### TÂCHES À RÉALISER
(1) Relevez dans l'entretien sur Haïti tout ce que, selon MM, les ONG ont apporté ou offert au moment du séisme.
(2) Poursuivez l'entretien sur Haïti après sa dernière phrase, s'il vous plaît.
━━ TEXTE D'ÉTUDE
MM - Oh oui, oh oui. Il y avait un état parallèle à l'état. Mais je dirais quand même qu'au moment du séisme, elle ont joué un rôle important. Parce que, à ce moment, puisqu'on avait pas la culture du séisme, il s'agissait de survie. Donc, ces ONG sont intervenues pour apporter de l'eau, offrir à manger et apporter des vêtements, des matelas, un peu de tout.
Vous voulez dire qu'on n'a pas respecté le fameux adage : " Si tu donnes un poisson, un jour il aura à manger. Si tu lui apprends à pêcher, il aura à manger toujours ". Pour le moment on a donné du poisson, on n'a pas appris à pêcher ?
MM - On n'a pas appris à pêcher, d'une part. Mais, d'autre part, on aurait pu aussi recommencer la reconstruction avec cet argent.
Duvalier? "Je suis pour la réconciliation, dans un pays où on s'entretue, on se déchire"
EXTRAIT 2 - Jean-Claude Duvalier, l'ex dictateur, accusé de crimes, circulait librement dans le pays et était présent aux commémorations du 210ème anniversaire de l'indépendance en début d'année. Cela veut-il dire que vous êtes toujours dans la logique de l'amnistie que vous prôniez lors de votre campagne électorale ?.
MM - Je n'ai pas invité Jean-Claude Duvalier aux festivités du 1er janvier 2014. J'ai invité les neuf anciens chefs d'état, qui vivent encore à Haïti, à se joindre à moi pour la célébration du 210ème anniversaire de notre indépendance. Parce que j'ai pensé que cela valait le coup ! Moi, je regarde Haïti, je me dis qu'Haïti ressemble à un pays où il y a eu la guerre. La guerre nous a ravagés. On s'entredéchire, on s'entretue. Il y a des secteurs qui s'affrontent constamment. Ou bien on est Duvalier ; sinon, on est Lavalas. Aujourd'hui on est peut-être Khawly, on est Martelly. Et, on n'accepte pas nos différences. Moi, c'est là que . je fais la différence justement.
Vous êtes pour la réconciliation?
MM - La réconciliation ! Et moi, je suis plutôt tolérant à ce niveau. J'ai fait l'expérience au sein de mon orchestre.
"Je suis là pour faire le boulot que d'autres ne voulaient pas"
Vous êtes à la fin de votre mandat. Que vous dites-vous : je suis là pour un mandat et relancer la machine, ensuite je me retirerai. Ou je vais y rester longtemps ?
MM - Moi je dis aujourd'hui que je suis en politique. Bon ., je ne peux pas nier que je suis aujourd'hui politicien. Mais je n'ai jamais voulu être un politicien, j'ai toujours voulu faire du développement. Et, au pays, relever le niveau de vie, favoriser les plus démunis. J'ai toujours été dans le social et c'est ce qui m'intéressait. Mais parce qu'il n'y avait pas de gens à s'intéresser à faire ce boulot donc, j'ai décidé de le faire. Et donc, un mandat, cinq mandats, vingt mandats , trois jours qui me restent, pour moi cela importe peu.
━━━━
━━ ENREGISTREMENTS DE DONNÉES
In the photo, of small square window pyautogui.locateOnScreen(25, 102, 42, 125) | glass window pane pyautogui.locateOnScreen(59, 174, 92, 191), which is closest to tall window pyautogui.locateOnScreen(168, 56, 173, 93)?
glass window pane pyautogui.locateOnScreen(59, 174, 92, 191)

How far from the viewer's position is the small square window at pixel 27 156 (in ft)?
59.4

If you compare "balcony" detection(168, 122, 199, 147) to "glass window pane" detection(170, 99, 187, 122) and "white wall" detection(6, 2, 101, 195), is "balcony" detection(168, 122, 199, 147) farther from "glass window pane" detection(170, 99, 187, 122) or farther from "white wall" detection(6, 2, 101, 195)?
━━━━
━━ ENREGISTREMENTS DE DONNÉES
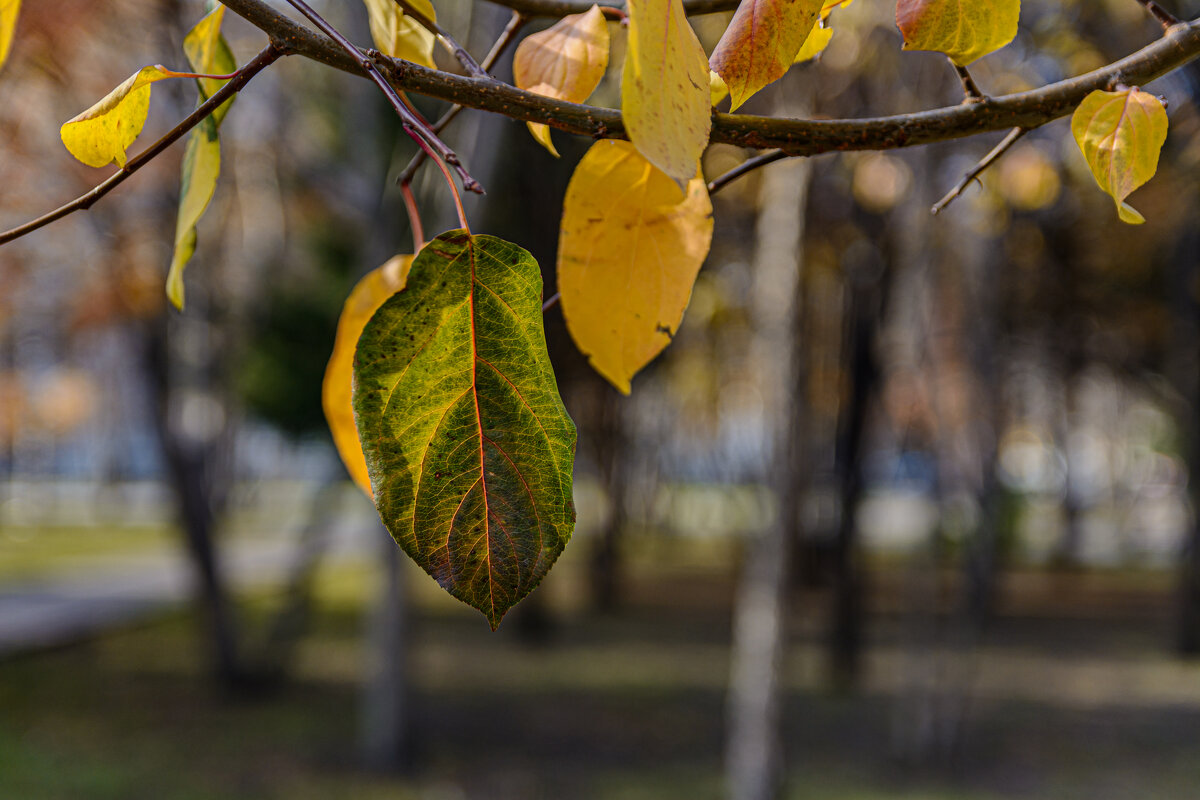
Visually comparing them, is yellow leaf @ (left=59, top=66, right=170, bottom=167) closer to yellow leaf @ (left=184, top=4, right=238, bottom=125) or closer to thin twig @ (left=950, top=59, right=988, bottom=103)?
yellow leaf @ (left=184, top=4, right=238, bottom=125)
━━━━
### RÉPONSES NUMÉROTÉES
(1) De l'eau, à manger, des vêtements, des matelas.

(2)
"L'opposition en Haïti est emmerdante, car elle veut bloquer l'avenir des gens"
Estimez-vous qu'être président est plus difficile que ce que vous aviez estimé ? Est-ce difficile d'être président ?.
MM - Ce qui est difficile, c'est que parfois vous avez une opposition qui n'a rien de mieux à proposer et qui se contente à vous bloquer. Ça c'est dur, et cela devient, pas difficile, mais excusez le mot : emmerdant !
Vous n'aimez la contradiction ? Vous n'aimez pas l'opposition ?
MM - Non, je suis pour . Je vous ai dit que j'étais tolérant. Vous avez une opposition chez vous, il y en a partout ! Mais je vous ai dit tantôt que le cas d'Haïti était particulier. Une grande majorité de la population n'a pas accès à l'eau potable, donc on ne peut pas jouer avec cette situation. Une grande majorité de la population n'avait pas accès à l'éducation. Donc, on ne peut pas se battre entre nous ou bien bloquer le développement parce qu'on veut le contrôle du pouvoir . Il faut être sérieux.
Vous trouvez qu'il faudrait une démocratie un peu réduite, une sorte de dictateur éclairé ?
MM - Bon, la démocratie est ce qu'elle est. La dictature ne m'intéresse pas, le pouvoir en lui-même ne m'intéresse pas. Le développement m'intéresse. Mon ambition c'est de pouvoir changer Haïti et faire en sorte que ces images - qu'on vous montre tout le temps d'Haïti - que ces images ne soient plus sur le petit écran.